All’età di 25 anni, Albert Einstein spedì tre articoli alla rivista Annalen der Physik. “Ciascuno dei tre meritava il Nobel, e più”, scrive Carlo Rovelli in La realtà non è come ci appare (Raffaello Cortina Editore, 2014), volume da cui ricaviamo le nozioni scientifiche contenute in questa edizione di “Accadde oggi”.
Ma veniamo all’anniversario: il 21 novembre 1905, esattamente 114 anni fa, fu pubblicato il più famoso dei tre articoli, quello che introduceva la teoria della relatività ristretta o relatività speciale (da non confondere con la relatività generale, di cui abbiamo già parlato e che vide la luce solo qualche anno più tardi).
La relatività ristretta è uno dei pilastri concettuali su cui si fonda la nostra attuale conoscenza del cosmo, ma purtroppo è anche molto complessa e richiede un paziente apprendistato, per cui lo diciamo chiaramente: non abbiamo la pretesa di fornire spiegazioni esaustive.
Ci limiteremo perciò a parlare in termini generali del concetto di “presente esteso”, introdotto proprio dalla teoria di Einstein. Rovelli lo spiega così: “Fra il passato e il futuro di ciascun evento (…) esiste una zona intermedia, un presente esteso di quell’evento, una zona che non è passata né futura”. La durata del presente esteso dipende dallo spazio: più aumenta la distanza dall’evento, più si allunga la durata del presente esteso.

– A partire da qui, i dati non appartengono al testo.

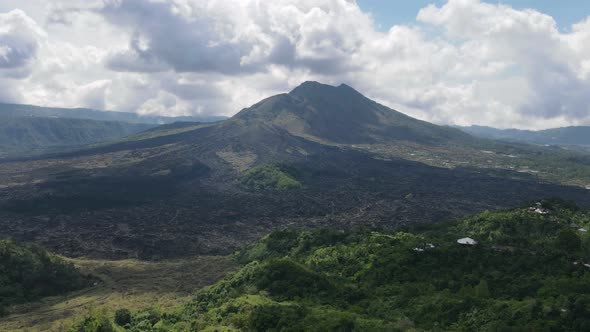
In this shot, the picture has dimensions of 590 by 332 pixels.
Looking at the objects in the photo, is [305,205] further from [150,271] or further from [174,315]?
[174,315]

Se prendiamo come riferimento noi stessi, a un paio di metri di distanza la durata del presente esteso è di pochi nanosecondi, ma sulla Luna arriva a qualche secondo e su Marte a un quarto d’ora. Significa che sul pianeta rosso “ci sono avvenimenti che in questo preciso momento sono già successi – continua Rovelli – avvenimenti che devono ancora succedere, ma anche un quarto d’ora di avvenimenti durante il quale avvengono fatti che per noi non sono né passato né futuro”.
Tutto chiaro? Se la risposta è no, c’è poco di cui preoccuparsi: per avere una percezione chiara di cosa sia il presente esteso dovremmo avere la capacità di distinguere intervalli brevissimi di tempo come i nanosecondi (per intenderci: ci sono tanti nanosecondi in un secondo quanti secondi in 30 anni).
Una conclusione però la possiamo trarre: se il tempo varia in funzione dello spazio, vuol dire che non esiste la simultaneità assoluta, cioè non esiste un “adesso” valido nello stesso momento per tutto l’Universo. Il nostro “adesso” vale solo qui. Ed è così che tempo e spazio si fondono per la prima volta in un concetto solo: lo spaziotempo.